§ The records:
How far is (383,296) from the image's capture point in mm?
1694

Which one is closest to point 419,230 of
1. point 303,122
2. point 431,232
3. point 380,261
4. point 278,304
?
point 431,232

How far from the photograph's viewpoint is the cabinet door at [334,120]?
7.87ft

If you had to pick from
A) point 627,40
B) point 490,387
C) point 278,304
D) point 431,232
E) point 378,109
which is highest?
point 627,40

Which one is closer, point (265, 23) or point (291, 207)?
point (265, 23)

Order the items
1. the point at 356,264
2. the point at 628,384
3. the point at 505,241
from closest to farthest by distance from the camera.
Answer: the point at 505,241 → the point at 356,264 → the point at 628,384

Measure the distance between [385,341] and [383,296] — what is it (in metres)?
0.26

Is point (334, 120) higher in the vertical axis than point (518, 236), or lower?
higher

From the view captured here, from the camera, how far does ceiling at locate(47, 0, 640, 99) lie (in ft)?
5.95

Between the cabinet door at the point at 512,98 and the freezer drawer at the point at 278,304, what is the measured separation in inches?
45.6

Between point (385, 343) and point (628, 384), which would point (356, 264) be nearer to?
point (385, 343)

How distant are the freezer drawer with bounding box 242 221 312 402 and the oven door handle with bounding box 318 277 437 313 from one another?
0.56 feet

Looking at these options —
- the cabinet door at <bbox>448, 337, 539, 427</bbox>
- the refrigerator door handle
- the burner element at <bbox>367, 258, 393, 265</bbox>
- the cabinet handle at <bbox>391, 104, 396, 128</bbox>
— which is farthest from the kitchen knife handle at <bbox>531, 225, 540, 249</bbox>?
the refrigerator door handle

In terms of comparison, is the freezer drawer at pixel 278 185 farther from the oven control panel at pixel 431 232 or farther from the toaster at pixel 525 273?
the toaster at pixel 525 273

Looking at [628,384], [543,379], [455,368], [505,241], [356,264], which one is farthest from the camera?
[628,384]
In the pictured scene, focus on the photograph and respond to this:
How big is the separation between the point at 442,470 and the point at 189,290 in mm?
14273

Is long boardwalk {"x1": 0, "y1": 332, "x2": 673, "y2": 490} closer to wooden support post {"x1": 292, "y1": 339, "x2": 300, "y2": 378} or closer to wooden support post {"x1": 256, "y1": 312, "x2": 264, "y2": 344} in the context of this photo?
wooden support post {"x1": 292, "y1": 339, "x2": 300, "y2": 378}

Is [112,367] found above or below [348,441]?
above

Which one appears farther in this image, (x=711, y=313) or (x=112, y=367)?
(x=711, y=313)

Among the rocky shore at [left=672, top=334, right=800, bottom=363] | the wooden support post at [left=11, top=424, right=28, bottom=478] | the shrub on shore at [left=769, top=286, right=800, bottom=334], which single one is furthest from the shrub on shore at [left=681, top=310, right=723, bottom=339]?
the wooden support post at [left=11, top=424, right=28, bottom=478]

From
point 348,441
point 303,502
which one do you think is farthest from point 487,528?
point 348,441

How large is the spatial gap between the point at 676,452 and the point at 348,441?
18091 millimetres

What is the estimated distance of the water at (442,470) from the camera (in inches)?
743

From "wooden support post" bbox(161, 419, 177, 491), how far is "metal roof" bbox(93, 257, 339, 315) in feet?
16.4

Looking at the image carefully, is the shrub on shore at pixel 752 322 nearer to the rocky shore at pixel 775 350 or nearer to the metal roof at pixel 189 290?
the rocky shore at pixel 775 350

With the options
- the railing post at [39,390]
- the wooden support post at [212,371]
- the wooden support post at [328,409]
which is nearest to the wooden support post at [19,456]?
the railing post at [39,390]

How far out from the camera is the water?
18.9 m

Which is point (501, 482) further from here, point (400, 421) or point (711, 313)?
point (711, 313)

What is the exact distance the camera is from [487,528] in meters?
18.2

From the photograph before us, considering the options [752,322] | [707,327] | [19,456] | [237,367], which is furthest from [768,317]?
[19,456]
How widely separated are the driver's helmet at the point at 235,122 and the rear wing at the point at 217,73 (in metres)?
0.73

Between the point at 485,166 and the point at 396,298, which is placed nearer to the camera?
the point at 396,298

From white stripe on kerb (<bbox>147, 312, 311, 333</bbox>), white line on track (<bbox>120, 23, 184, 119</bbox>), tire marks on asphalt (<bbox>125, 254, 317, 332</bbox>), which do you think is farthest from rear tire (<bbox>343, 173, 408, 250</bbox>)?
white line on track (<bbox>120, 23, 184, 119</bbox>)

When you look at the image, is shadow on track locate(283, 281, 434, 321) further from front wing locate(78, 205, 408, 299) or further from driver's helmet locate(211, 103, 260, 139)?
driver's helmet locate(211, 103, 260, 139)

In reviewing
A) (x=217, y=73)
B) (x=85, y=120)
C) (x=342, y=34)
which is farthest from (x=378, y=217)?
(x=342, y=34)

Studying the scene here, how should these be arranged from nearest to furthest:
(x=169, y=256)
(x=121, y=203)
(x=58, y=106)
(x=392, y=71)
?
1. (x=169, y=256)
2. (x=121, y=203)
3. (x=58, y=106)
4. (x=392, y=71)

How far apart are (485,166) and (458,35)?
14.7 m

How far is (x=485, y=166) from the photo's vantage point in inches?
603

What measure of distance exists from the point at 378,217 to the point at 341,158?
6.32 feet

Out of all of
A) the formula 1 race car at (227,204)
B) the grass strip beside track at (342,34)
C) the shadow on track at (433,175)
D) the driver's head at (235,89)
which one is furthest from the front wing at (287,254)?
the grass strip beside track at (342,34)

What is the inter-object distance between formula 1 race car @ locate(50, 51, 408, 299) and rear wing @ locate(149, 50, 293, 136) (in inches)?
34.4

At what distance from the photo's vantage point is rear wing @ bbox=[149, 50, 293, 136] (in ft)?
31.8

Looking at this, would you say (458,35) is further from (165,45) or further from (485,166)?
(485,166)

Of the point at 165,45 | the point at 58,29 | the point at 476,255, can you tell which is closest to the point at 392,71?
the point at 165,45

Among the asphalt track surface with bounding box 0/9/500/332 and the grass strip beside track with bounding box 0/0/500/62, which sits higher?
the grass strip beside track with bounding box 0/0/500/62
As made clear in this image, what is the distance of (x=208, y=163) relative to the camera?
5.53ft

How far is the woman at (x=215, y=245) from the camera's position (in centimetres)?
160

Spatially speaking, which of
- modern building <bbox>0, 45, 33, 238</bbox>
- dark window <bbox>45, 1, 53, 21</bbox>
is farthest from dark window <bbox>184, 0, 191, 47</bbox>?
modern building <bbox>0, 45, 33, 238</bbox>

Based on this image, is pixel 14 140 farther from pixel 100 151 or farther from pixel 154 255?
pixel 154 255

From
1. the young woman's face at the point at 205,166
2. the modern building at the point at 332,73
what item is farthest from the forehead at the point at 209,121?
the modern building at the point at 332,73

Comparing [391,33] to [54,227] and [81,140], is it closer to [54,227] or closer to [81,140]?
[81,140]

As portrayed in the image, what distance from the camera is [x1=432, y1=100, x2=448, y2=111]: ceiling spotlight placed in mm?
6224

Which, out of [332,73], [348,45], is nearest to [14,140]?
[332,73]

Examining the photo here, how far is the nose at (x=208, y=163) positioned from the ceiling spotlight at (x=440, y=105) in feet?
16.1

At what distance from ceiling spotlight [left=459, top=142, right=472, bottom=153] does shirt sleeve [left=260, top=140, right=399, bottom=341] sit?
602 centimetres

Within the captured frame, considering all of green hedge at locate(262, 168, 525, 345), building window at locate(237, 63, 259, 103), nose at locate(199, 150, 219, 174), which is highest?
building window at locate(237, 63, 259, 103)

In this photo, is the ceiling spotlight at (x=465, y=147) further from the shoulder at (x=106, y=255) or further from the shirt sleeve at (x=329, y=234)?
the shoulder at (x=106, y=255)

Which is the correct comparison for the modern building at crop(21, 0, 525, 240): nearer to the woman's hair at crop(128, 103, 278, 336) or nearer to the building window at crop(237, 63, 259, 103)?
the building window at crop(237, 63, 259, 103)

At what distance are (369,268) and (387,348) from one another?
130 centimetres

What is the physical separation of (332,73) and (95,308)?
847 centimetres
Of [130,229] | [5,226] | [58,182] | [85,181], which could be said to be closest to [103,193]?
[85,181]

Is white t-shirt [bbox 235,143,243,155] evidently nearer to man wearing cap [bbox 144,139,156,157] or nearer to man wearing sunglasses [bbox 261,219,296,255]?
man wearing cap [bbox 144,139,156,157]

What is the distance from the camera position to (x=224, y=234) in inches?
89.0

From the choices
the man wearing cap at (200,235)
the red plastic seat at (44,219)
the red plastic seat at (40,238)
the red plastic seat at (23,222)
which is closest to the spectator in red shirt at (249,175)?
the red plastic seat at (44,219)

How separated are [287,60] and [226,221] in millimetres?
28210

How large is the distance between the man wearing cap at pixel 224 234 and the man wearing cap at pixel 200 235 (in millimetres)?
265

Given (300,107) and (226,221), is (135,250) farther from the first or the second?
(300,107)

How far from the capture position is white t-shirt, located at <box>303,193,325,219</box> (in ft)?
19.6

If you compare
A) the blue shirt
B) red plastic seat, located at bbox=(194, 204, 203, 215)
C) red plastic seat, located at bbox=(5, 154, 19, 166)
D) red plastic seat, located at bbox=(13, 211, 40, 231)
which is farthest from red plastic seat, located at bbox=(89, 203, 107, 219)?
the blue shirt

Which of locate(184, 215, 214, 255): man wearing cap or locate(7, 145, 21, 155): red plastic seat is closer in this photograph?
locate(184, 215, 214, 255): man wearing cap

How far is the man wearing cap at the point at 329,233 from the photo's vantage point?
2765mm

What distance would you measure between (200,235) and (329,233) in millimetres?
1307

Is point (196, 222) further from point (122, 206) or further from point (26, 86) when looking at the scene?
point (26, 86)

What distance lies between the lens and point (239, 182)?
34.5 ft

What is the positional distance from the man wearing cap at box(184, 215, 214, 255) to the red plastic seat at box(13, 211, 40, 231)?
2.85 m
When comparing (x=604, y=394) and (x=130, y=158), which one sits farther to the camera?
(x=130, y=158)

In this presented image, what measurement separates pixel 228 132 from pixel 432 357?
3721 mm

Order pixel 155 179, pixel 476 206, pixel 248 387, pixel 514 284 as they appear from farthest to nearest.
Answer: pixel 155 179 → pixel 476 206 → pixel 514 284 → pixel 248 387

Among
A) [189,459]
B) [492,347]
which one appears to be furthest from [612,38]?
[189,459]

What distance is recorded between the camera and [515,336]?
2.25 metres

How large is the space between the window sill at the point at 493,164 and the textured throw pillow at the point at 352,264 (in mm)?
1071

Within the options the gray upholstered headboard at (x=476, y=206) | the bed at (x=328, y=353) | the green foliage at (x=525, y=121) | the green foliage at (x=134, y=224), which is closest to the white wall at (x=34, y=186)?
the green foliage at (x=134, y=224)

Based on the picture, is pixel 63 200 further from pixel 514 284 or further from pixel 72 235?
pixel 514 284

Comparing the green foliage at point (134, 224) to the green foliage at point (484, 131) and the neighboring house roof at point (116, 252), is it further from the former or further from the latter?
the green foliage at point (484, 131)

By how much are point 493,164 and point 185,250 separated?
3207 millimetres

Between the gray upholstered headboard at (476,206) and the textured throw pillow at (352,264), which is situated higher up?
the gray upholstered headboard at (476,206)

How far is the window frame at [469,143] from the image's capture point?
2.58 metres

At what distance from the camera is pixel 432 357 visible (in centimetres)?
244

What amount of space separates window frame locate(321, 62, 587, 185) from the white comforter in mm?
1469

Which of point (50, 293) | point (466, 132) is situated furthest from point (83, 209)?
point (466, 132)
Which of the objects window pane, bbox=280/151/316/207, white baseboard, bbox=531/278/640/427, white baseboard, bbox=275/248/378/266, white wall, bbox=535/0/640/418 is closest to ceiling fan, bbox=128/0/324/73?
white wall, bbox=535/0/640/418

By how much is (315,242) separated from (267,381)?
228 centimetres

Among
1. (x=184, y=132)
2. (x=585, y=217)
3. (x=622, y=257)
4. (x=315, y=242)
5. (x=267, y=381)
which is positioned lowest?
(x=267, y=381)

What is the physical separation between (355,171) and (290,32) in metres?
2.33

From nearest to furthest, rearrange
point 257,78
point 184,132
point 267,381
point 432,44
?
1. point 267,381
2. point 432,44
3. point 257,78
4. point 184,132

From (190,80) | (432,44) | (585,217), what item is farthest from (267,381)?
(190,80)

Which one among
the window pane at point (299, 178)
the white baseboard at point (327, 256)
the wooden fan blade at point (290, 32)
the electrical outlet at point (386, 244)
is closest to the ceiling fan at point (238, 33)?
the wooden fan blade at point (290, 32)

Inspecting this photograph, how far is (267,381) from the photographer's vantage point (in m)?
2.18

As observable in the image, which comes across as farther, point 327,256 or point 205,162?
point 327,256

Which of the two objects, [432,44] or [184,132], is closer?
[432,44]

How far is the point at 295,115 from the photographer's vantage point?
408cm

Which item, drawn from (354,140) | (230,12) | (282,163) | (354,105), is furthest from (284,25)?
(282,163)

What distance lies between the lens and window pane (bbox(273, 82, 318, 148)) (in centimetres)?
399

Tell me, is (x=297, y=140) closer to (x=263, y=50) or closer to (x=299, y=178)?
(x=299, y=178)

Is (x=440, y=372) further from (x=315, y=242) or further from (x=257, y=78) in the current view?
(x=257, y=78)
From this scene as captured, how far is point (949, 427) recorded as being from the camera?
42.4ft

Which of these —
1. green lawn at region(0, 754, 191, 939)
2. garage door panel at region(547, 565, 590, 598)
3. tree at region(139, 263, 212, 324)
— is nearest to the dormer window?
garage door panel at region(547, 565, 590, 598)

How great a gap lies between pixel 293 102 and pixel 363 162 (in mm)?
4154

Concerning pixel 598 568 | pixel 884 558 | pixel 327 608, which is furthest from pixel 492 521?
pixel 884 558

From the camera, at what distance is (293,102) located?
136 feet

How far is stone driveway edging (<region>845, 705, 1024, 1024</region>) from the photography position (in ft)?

§ The task: Copy word for word the lines of the listing above, starting at the line that contains "Which of the two" and continuing through the final line of the listing.

§ Task result:
Which of the two objects, [432,44] or [184,132], is closer?
[432,44]

How far is the point at 295,115 from the photographer's vantage point?
408cm

Which item, drawn from (354,140) | (230,12) | (282,163) | (354,105), is furthest from (284,25)?
(282,163)

What distance lies between the lens and window pane (bbox(273, 82, 318, 148)) (in centimetres)?
399

Tell me, is (x=297, y=140) closer to (x=263, y=50) or closer to (x=299, y=178)?
(x=299, y=178)

Is (x=440, y=372) further from (x=315, y=242) or further from (x=257, y=78) in the current view?
(x=257, y=78)
From this scene as captured, how far is point (949, 427) recorded as being from the camera?
42.4ft

Which of these —
1. green lawn at region(0, 754, 191, 939)
2. garage door panel at region(547, 565, 590, 598)
3. tree at region(139, 263, 212, 324)
— is nearest to the dormer window?
garage door panel at region(547, 565, 590, 598)

How great a gap lies between pixel 293 102 and pixel 363 162 (in mm)?
4154

Concerning pixel 598 568 | pixel 884 558 | pixel 327 608, which is furthest from pixel 492 521?
pixel 884 558

From the camera, at what distance is (293,102) located?
136 feet

How far is stone driveway edging (<region>845, 705, 1024, 1024</region>) from the photography position (in ft)?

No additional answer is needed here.